UNITED NATIONS — The U.N. says its humanitarian office is mobilizing an experienced team from around the world to coordinate the complex evacuation of civilians from the besieged steel plant in the battered Ukrainian city of Mariupol with the International Committee of the Red Cross.
U.N. Secretary-General António Guterres and Russian President Vladimir Putin agreed in principle to U.N. and ICRC participation in the evacuation from the plant during a nearly two-hour, one-on-one meeting Tuesday. The sprawling Azovstal complex, which has been almost completely destroyed by Russian attacks, is the last pocket of organized Ukrainian resistance in Mariupol. An estimated 2,000 troops and 1,000 civilians are said to be holed up in bunkers underneath the wrecked structure.

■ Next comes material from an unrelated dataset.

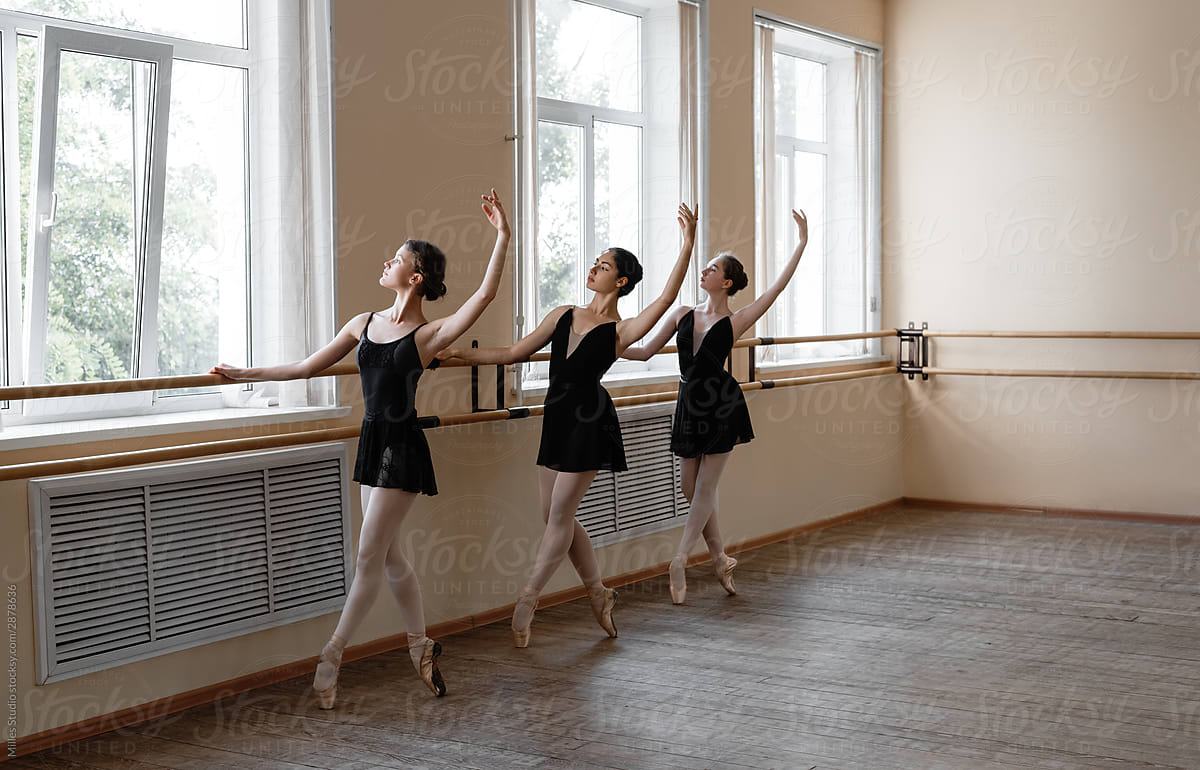 Young ballerinas tiptoeing with raised arms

U.N. deputy spokesman Farhan Haq told reporters Wednesday that the U.N. is trying to translate the Guterres-Putin agreement in principle “into an agreement in detail and an agreement on the ground.”
“And ultimately what we want is to make sure that a cease-fire would be respected that would allow us to move people safely,” he said.
Haq said U.N. officials are having follow-on discussions Wednesday with authorities in Moscow and Kyiv “to develop the operational framework for the timely evacuation of civilians.”
He said the exact timing depends on the outcome of discussions between the U.N. humanitarian office and Russia’s Ministry of Defense in Moscow as well as between the U.N. crisis coordinator for Ukraine, Amin Awad, and the authorities in Kyiv, where Guterres will be meeting Ukraine’s President Volodymyr Zelenskyy on Thursday.